Two recent additions to the Google Maps Gallery highlight a startling overlap between poverty and the percentage of income paid in utility bills.
According to the maps, provided by the environmental non-profit organization Appalachian Voices, the poorest regions of the Southeastern part of the United States pay a high percentage of their income in utility bills. The maps also showed that families all over the Southeast pay more across the board for electricity when compared to the U.S. average.
Fully 3% of Southeastern families’ incomes go to heat and electricity. That number jumps to 20% for low-income families.

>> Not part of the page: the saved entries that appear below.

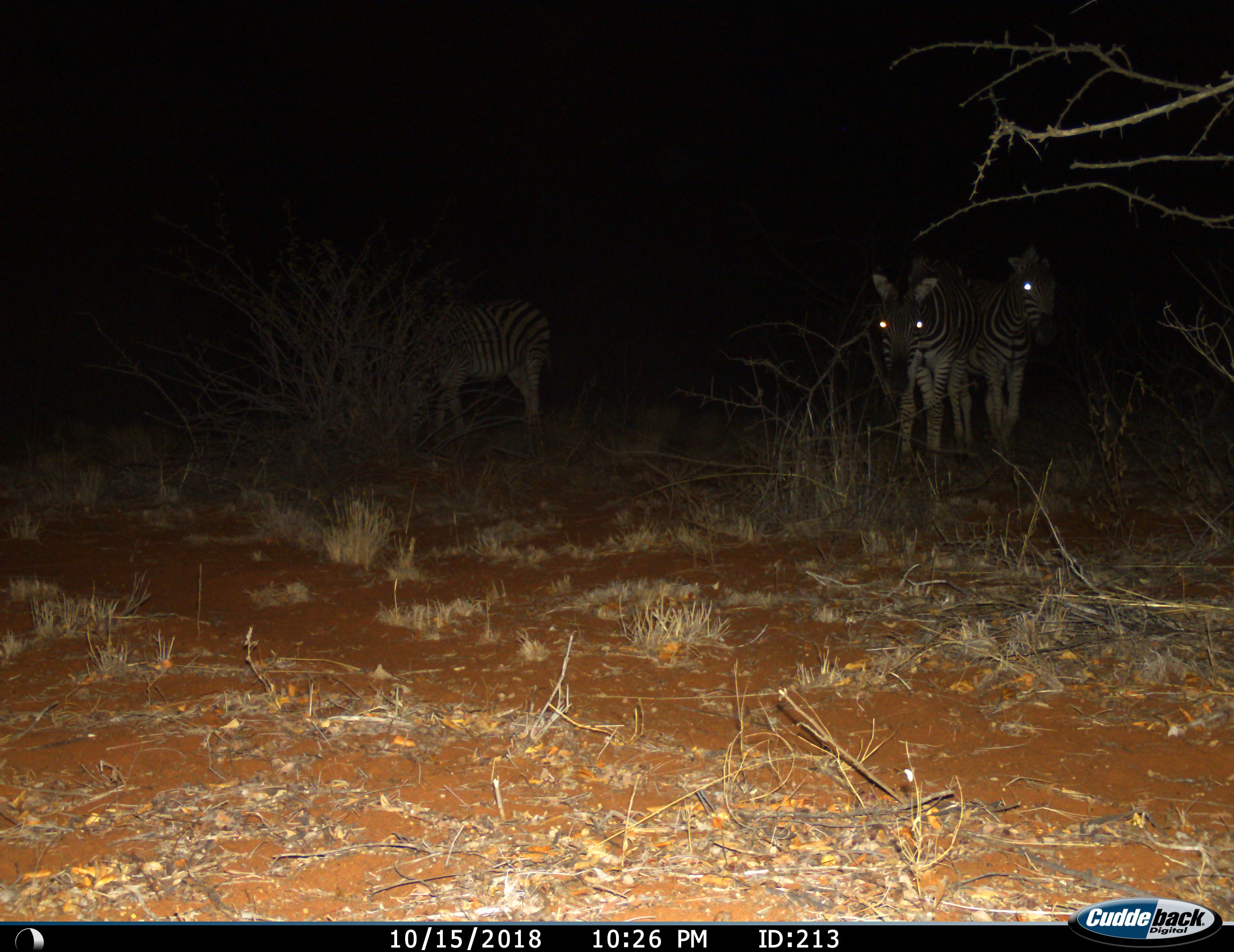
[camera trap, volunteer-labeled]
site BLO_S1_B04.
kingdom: Animalia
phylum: Chordata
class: Mammalia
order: Perissodactyla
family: Equidae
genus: Equus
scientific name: Equus quagga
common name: plains zebra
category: zebraplains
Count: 3.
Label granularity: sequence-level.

What could be causing the disparity?
Rory McIlmoil, director of energy policy at Appalachian Voices, says the weather of the Appalachian region is unpredictable and dynamic. “We have more extreme changes in weather than other areas of the country,” says McIlmoil. “That can definitely contribute to higher demand and higher costs.”
Lower-income homes are more likely to be poorly weatherized and poorly insulated, and also more likely to contain more outdated, inefficient appliances and HVAC systems. As we move further into the 21st Century, it’s important to remember that a furnace or heater built in 2002 is now a 12-year-old piece of equipment, and virtually antique when compared to the state-of-the-art options available today.

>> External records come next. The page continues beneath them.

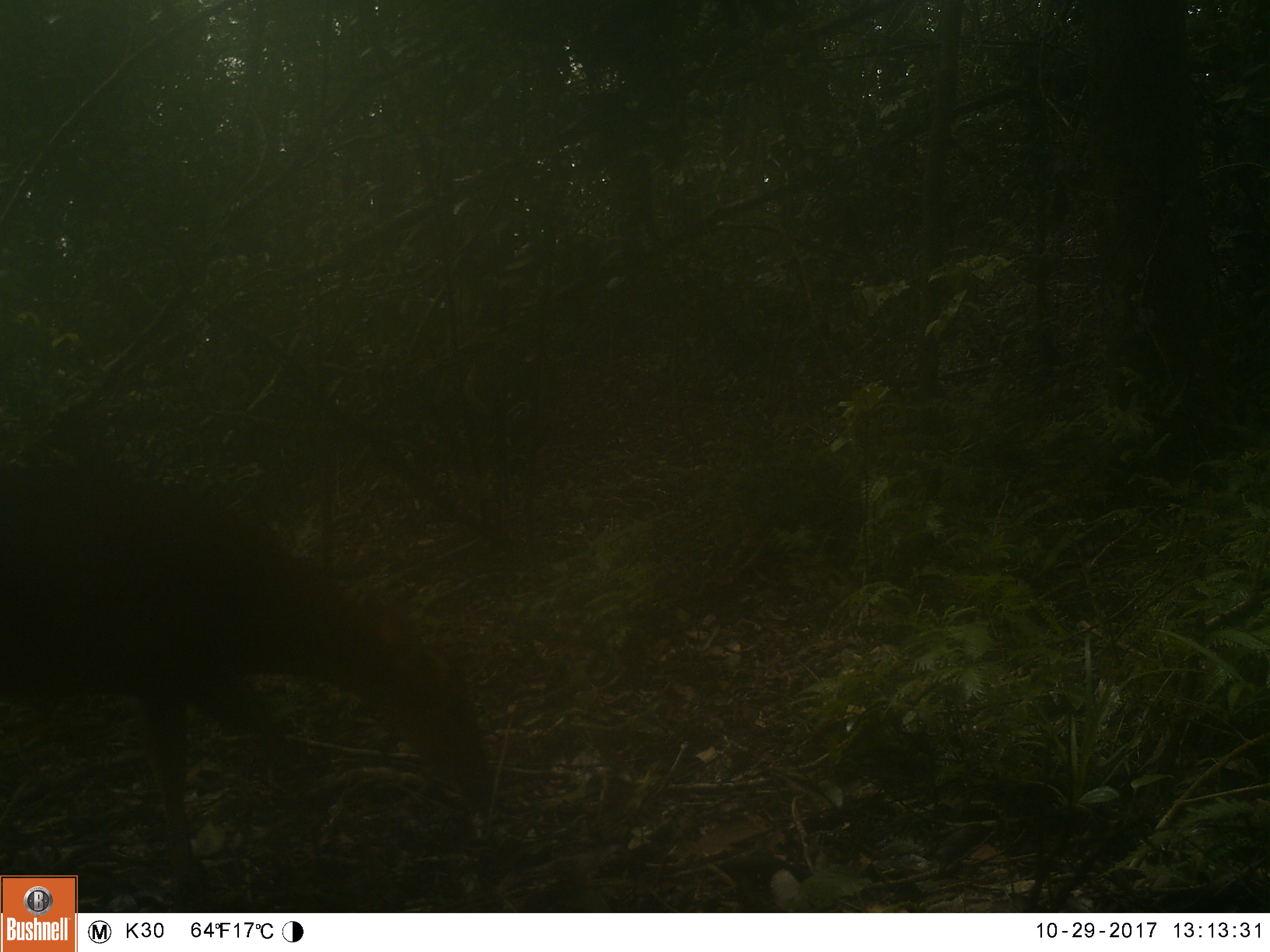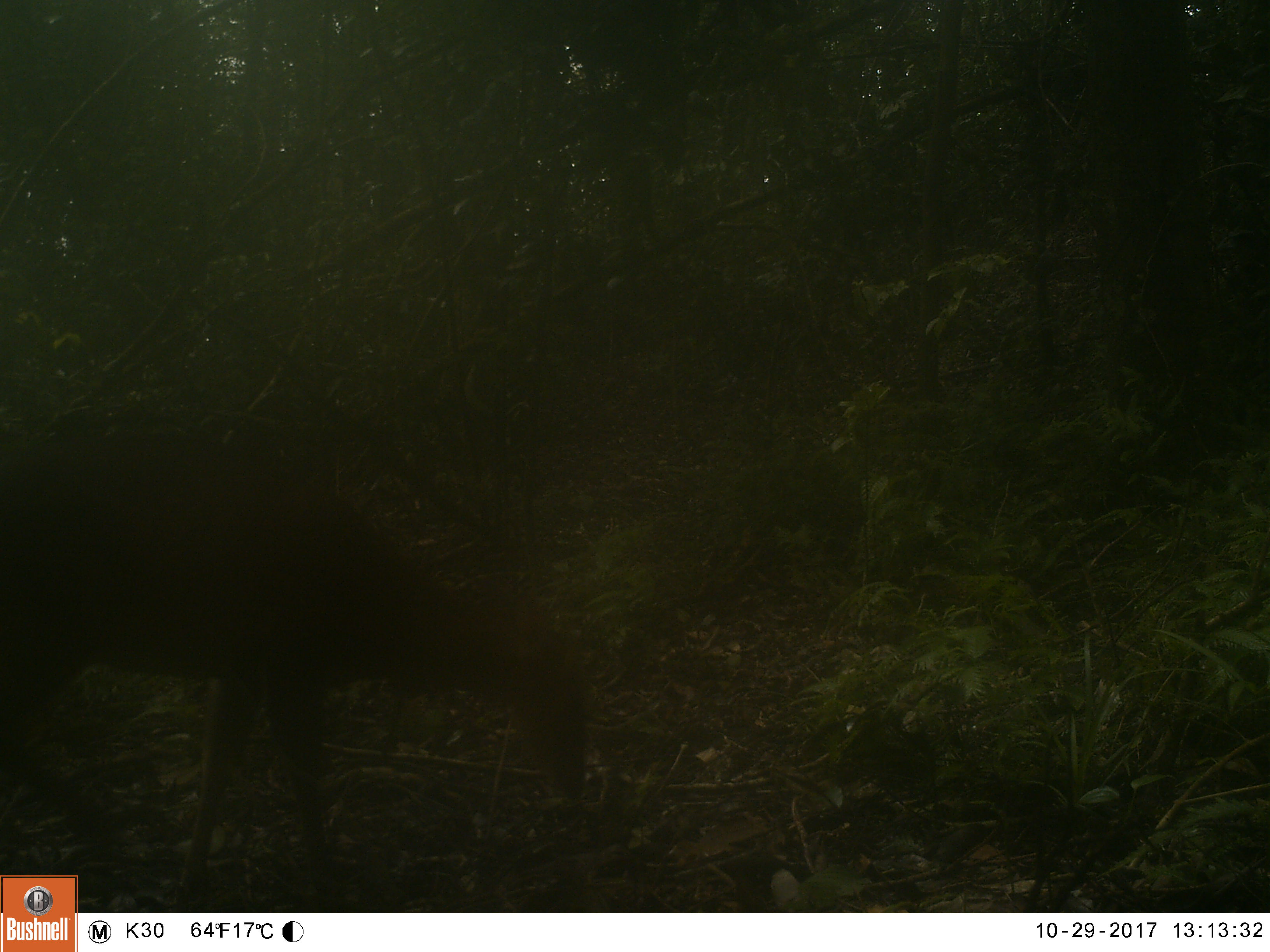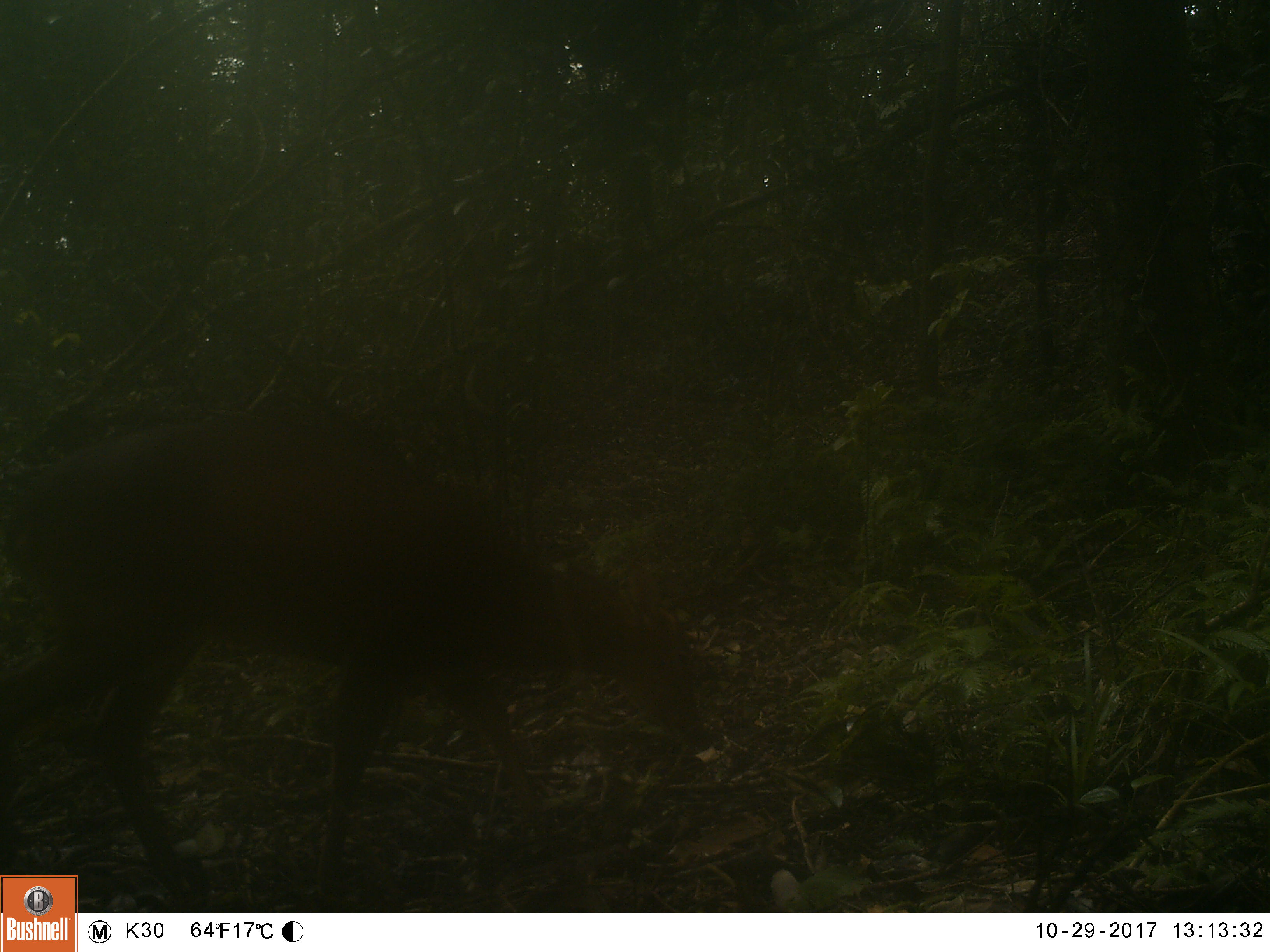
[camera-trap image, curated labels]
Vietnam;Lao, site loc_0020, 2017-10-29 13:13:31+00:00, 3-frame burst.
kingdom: Animalia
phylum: Chordata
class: Mammalia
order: Artiodactyla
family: Cervidae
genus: Muntiacus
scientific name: Muntiacus vuquangensis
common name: large-antlered muntjac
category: large antlered muntjac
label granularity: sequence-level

Updating an antiquated heating and/or cooling system can significantly reduce an annual utilities budget, but a new system in an inefficiently insulated home can still bleed energy and, consequently, money. However, for many low-income families, updating their entire HVAC system and improving their insulation may not be financially possible, even with assistance.
Some programs are in place, but availability is an issue. According to McIlmoil, “Only one out of eight residents, at most, has access to financing for home energy efficiency.”